Denying Oneself — Taking Up One’s Cross.

Our Lord’s uncompromising demand that His followers must deny themselves, take up their cross and follow Him, requires just a little “unpacking”.

This understanding is absolutely crucial in presenting the teaching of Jesus. Again we quote Professor William Lane from his commentary (Erdmans 1994) as he sums up the core of this teaching. We reproduce Dr. Lane’s text in bullet points to help our meditation on this most important text.

●     Jesus stipulated that those who wish to follow him must
        be prepared to shift the centre of gravity in their lives from
        a concern for self to reckless abandon to the will of God.

●     The central thought in self-denial is a disowning of any claim
        that may be urged by the self, a sustained willingness to say
        ‘No’ to oneself in order to be able to say ‘Yes’ to God.

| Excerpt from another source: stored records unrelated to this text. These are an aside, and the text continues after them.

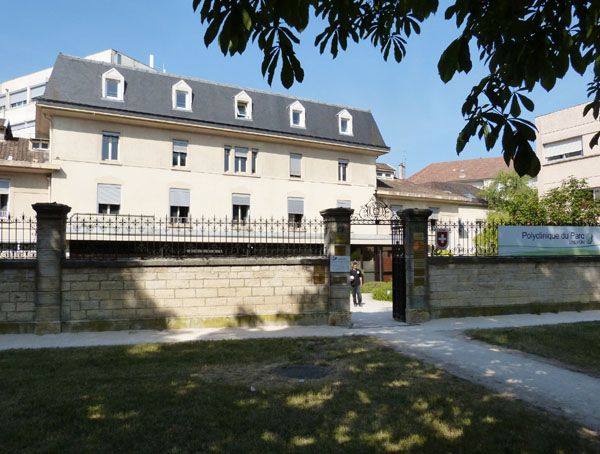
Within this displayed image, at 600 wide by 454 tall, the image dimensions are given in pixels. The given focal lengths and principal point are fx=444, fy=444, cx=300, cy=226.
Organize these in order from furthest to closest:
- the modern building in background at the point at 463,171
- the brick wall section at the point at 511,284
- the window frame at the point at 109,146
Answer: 1. the modern building in background at the point at 463,171
2. the window frame at the point at 109,146
3. the brick wall section at the point at 511,284

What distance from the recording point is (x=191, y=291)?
1042 cm

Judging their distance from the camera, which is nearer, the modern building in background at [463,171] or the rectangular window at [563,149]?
the rectangular window at [563,149]

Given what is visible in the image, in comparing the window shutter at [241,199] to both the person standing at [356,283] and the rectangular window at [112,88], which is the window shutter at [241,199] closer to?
the rectangular window at [112,88]

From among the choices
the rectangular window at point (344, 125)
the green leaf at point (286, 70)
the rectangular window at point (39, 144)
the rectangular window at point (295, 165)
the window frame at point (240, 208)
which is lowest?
the green leaf at point (286, 70)

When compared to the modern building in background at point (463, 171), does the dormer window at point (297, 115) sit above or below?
below

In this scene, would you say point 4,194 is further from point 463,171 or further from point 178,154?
point 463,171

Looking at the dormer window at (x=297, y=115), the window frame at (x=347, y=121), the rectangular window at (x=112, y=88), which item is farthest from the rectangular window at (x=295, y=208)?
the rectangular window at (x=112, y=88)

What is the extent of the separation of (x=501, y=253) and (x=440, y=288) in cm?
245

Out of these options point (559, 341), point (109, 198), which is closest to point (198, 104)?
point (109, 198)

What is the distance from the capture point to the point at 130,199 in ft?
76.6

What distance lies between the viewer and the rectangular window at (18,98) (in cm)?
5830

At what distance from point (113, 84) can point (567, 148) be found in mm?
30002

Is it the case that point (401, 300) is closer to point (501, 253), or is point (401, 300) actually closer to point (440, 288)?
point (440, 288)

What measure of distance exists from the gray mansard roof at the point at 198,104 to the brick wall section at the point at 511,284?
17.2 metres
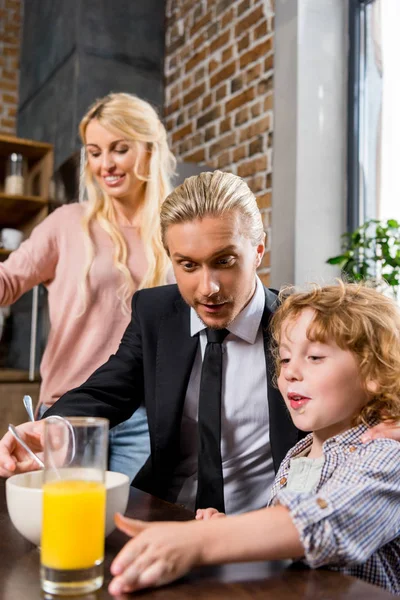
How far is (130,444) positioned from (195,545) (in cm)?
116

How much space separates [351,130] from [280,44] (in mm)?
472

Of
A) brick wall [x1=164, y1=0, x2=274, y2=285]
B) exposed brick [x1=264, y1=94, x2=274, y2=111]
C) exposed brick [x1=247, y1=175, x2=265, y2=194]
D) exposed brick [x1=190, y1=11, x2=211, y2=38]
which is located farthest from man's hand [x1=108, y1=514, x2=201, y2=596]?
exposed brick [x1=190, y1=11, x2=211, y2=38]

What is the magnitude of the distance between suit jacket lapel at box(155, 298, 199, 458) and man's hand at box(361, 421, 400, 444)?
535 millimetres

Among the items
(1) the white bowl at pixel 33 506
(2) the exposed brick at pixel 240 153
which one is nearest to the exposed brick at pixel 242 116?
(2) the exposed brick at pixel 240 153

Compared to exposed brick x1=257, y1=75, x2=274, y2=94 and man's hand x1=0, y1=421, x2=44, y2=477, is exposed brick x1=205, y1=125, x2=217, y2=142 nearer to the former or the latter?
exposed brick x1=257, y1=75, x2=274, y2=94

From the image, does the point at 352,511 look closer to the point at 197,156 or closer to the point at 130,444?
the point at 130,444

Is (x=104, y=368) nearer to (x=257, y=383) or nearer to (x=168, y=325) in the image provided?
(x=168, y=325)

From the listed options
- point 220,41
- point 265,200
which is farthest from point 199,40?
point 265,200

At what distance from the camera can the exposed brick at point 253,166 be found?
298cm

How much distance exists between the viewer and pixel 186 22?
3.67 metres

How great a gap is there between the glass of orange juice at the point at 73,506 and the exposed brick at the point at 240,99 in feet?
8.48

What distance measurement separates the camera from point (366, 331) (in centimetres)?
114

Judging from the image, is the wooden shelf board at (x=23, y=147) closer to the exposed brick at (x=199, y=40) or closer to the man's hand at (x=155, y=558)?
the exposed brick at (x=199, y=40)

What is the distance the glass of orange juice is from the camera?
71cm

●     This involves a radical denunciation of all self-idolatry and
        of every attempt to establish one’s own life in accordance
        with the dictates of the self.

●     This demand is reinforced and intensified by the horrifying
        image of a death march. Bearing the cross was not a Jewish
        metaphor, and Jesus’ statement must have sounded repugnant
        to the crowd and the disciples alike.

●     The saying evokes the picture of a condemned man going out
        to die who is forced to carry on his back the crossbeam upon
        which he is to be nailed at the place of execution. By the time
        Mark prepared his Gospel this had become cruel reality, both
        for Jesus and the Church.

●     Jesus’ words were a sober caution that the commitment for
        which he asked permitted no turning back, and if necessary,
        a willingness to submit to the cross in pursuance of the will
        of God. His followers must be prepared to die, for they share
        in the same veiledness that permits his own humiliation.

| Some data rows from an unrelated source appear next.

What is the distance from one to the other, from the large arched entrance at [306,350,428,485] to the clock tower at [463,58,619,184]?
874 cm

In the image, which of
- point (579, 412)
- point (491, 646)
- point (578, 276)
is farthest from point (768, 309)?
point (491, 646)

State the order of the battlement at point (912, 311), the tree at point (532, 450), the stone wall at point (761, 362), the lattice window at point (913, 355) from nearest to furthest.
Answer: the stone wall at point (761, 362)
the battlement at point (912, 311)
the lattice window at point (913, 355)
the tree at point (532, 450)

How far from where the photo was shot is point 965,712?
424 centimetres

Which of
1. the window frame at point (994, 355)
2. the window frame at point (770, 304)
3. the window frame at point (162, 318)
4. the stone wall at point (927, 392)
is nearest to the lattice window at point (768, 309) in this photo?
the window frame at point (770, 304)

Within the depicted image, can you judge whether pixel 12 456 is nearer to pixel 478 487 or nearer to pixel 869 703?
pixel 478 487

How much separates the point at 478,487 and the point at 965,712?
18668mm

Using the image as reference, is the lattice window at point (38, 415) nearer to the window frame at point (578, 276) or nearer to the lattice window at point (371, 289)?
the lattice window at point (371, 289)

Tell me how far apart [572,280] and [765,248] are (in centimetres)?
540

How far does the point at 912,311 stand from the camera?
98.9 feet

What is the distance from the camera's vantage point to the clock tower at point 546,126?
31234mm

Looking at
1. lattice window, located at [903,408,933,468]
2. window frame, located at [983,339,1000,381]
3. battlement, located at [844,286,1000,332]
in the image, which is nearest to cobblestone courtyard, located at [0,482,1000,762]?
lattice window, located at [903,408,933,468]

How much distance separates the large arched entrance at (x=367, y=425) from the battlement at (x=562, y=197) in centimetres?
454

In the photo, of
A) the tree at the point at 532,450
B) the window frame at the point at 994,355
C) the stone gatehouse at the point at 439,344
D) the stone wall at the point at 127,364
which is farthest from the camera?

●     The call to follow Jesus which recapitulates the action in which
        self-denial and cross-bearing are to be manifested, provides a
        vivid reminder that suffering with the Messiah is the condition
        of glorification with him. (Rom. 8: 17).    (Emphasis ours.)

Because it is so important to understand this difficult concept, we add the note from Bratcher and Nida Translator’s Handbook (U.B.S):

Deny himself” is without doubt one of the most difficult expressions in all of Mark to translate adequately. Unfortunately, too many people have taken this expression to mean ‘to deny oneself certain pleasures or objects,’ while actually the meaning is denial of one’s presumed prerogatives or personal interests. The different ways of expressing this concept in various languages, is highly illuminating.”

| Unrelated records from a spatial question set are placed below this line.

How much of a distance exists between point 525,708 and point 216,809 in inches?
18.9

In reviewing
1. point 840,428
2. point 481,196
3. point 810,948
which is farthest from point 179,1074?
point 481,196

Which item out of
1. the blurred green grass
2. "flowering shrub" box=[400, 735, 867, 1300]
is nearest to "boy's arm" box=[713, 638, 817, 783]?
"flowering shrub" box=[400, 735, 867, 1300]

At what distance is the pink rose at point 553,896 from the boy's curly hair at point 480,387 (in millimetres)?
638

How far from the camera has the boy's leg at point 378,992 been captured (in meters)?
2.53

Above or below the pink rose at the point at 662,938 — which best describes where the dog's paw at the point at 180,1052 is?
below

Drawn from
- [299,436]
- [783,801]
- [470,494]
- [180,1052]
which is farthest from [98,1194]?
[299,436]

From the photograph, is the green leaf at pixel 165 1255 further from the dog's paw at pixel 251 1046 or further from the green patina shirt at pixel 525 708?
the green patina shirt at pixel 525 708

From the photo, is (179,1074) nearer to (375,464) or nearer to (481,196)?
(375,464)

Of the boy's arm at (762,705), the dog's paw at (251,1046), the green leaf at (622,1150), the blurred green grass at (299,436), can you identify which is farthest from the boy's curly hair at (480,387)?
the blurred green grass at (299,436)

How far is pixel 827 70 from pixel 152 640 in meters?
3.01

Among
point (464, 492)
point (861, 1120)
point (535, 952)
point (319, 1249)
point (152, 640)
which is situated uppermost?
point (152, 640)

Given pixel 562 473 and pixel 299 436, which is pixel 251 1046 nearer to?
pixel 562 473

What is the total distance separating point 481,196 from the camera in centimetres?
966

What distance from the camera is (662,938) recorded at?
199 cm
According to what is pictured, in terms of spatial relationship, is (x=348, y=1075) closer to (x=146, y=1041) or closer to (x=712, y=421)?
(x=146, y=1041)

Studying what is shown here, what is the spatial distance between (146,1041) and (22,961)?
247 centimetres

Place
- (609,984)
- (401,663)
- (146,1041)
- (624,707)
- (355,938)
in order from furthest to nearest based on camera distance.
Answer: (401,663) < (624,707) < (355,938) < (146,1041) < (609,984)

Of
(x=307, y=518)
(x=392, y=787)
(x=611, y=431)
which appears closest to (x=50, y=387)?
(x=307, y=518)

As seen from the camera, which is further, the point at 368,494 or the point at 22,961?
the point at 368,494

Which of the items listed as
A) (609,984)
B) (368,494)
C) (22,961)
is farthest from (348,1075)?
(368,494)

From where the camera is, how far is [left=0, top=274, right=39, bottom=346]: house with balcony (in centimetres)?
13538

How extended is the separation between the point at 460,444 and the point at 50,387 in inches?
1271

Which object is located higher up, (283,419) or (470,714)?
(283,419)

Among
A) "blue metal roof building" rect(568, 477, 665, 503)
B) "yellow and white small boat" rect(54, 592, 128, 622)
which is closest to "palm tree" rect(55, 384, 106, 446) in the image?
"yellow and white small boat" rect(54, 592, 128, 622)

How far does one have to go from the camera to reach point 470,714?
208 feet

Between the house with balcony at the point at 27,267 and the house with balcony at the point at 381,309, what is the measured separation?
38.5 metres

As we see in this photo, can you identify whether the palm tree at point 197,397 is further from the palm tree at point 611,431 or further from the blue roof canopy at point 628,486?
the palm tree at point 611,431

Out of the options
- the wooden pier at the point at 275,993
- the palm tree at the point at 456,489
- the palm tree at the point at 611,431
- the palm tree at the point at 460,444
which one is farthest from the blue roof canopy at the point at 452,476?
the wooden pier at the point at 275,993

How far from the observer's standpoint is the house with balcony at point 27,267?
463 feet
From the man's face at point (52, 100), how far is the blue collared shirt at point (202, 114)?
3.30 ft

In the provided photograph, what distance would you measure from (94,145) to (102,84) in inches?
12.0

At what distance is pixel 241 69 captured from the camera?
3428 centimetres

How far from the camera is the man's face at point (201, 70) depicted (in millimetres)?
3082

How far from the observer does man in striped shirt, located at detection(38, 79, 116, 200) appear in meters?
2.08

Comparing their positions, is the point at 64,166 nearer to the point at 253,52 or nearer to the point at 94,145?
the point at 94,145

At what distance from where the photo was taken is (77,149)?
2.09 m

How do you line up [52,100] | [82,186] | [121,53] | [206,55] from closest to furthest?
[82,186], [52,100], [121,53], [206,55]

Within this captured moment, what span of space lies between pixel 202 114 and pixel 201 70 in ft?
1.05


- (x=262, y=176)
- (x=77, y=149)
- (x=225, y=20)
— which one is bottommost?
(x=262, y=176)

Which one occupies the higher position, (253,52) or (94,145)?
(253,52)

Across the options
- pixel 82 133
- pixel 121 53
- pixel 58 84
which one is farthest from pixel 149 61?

Bratcher and Nida then list several examples of what the phrase can mean, in trying to retain the original message in Jesus’ words.

These include:—

•     Have no regard to oneself.
•     Not bother oneself about oneself.
•     To not worship oneself.
•     To stop doing what one’s own heart wants.
•     To not belong to oneself any longer.
•     To not take constant thought for himself.
•     To undo one’s own way of thinking.
•     To leave himself at the side.
•     To say ‘I do not live for myself ‘.

We trust these quotations will help clarify our Lord’s teaching.